**Request 1:** Turn the records into a numbered list with blank lines omitted. Begin at the line that contains "How much separation" and stop after the line that contains "329 centimetres", including both of those lines.

**Article:**
□ □ □

Re: RFC: Logging plan of the running query

From: torikoshia <torikoshia(at)oss(dot)nttdata(dot)com>
To: Ashutosh Bapat <ashutosh(dot)bapat(dot)oss(at)gmail(dot)com>
Cc: pgsql-hackers(at)lists(dot)postgresql(dot)org, Étienne BERSAC <etienne(dot)bersac(at)dalibo(dot)com>, Andres Freund <andres(at)anarazel(dot)de>, jtc331(at)gmail(dot)com, rafaelthca(at)gmail(dot)com
Subject: Re: RFC: Logging plan of the running query
Date: 2024-02-13 00:19:03
Message-ID: 1b2b247530f3ff3afab4ddc2df222e8b@oss.nttdata.com
Views: Raw Message | Whole Thread | Download mbox | Resend email
Thread:
Lists: pgsql-hackers

On 2024-02-07 19:14, torikoshia wrote:
> On 2024-02-07 13:58, Ashutosh Bapat wrote:

>> The prologue refers to a very populated
>> lock hash table. I think that will happen if thousands of tables are
>> queried in a single query OR a query runs on a partitioned table with
>> thousands of partitions. May be we want to try that scenario.
>
> OK, I'll try such cases.

I measured this using partitioned pgbench_accounts with some
modification to v36[1].
The results[2] show that CPU time increases in proportion to the number
of partitions, and the increase is not that large.

□ □ □

**Data for the task:**
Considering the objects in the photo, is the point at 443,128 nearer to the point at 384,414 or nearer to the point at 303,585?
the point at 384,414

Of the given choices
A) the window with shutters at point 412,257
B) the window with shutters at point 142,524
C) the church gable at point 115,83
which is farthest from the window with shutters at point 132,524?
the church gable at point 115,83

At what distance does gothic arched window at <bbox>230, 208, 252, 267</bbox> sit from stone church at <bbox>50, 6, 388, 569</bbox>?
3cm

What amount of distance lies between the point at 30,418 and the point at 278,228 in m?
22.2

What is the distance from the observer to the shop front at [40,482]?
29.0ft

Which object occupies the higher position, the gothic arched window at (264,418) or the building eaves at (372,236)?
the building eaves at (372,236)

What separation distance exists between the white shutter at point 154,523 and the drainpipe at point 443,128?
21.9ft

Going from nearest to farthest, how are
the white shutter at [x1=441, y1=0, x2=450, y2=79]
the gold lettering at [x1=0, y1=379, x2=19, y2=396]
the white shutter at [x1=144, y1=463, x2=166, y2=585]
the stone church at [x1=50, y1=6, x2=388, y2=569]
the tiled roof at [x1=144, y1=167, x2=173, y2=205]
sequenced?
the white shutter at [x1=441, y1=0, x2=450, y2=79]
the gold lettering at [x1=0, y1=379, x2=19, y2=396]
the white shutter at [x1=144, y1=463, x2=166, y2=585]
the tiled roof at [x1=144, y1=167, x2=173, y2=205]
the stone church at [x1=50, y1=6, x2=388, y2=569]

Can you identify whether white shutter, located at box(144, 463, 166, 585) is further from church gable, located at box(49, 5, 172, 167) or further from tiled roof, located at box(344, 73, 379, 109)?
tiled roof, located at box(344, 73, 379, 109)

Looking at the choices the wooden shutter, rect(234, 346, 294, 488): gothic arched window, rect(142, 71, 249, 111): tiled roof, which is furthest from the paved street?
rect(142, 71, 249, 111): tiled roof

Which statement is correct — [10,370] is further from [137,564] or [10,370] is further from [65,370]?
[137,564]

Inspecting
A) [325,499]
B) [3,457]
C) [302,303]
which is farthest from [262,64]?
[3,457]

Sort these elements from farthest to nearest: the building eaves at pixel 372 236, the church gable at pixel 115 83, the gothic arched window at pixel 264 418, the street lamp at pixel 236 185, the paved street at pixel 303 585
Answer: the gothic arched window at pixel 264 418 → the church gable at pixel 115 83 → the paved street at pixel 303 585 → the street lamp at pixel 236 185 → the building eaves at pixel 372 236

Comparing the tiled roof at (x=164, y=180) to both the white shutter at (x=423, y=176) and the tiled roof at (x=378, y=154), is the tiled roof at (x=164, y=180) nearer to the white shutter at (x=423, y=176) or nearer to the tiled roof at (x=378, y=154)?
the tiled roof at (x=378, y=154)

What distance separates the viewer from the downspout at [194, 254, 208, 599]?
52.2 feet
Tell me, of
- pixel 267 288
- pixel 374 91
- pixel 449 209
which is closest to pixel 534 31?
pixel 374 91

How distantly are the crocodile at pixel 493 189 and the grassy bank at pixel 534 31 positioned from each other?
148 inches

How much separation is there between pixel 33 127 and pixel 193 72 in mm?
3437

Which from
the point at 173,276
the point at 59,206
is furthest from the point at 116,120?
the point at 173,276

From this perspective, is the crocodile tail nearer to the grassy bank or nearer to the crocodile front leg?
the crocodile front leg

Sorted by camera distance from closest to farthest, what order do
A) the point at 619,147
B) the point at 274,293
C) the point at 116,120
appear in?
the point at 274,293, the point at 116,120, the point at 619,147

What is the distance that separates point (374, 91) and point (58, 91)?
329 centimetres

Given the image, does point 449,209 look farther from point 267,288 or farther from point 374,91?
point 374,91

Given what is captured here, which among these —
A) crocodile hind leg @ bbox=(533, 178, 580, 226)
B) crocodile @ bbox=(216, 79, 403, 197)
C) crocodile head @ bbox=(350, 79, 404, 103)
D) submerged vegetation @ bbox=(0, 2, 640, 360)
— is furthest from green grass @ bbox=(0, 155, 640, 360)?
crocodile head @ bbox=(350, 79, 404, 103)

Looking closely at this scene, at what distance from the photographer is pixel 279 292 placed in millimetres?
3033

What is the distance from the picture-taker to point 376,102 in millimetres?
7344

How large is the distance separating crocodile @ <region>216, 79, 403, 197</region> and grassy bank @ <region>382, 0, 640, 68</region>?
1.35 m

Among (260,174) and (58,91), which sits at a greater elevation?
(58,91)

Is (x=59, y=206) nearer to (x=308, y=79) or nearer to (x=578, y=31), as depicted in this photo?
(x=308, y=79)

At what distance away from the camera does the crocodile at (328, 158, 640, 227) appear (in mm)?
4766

□ □ □

**Request 2:** According to the mailing-list message, what did the measurement results show about CPU time?

**Correct response 1:**
1. How much separation is there between pixel 33 127 and pixel 193 72 in mm?
2. 3437
3. Which from
4. the point at 173,276
5. the point at 59,206
6. is furthest from the point at 116,120?
7. the point at 173,276
8. From this perspective, is the crocodile tail nearer to the grassy bank or nearer to the crocodile front leg?
9. the crocodile front leg
10. Sorted by camera distance from closest to farthest, what order do
11. A) the point at 619,147
12. B) the point at 274,293
13. C) the point at 116,120
14. appear in?
15. the point at 274,293, the point at 116,120, the point at 619,147
16. What is the distance that separates point (374, 91) and point (58, 91)?
17. 329 centimetres

**Correct response 2:** CPU time increases in proportion to the number of partitions, and the increase is not that large.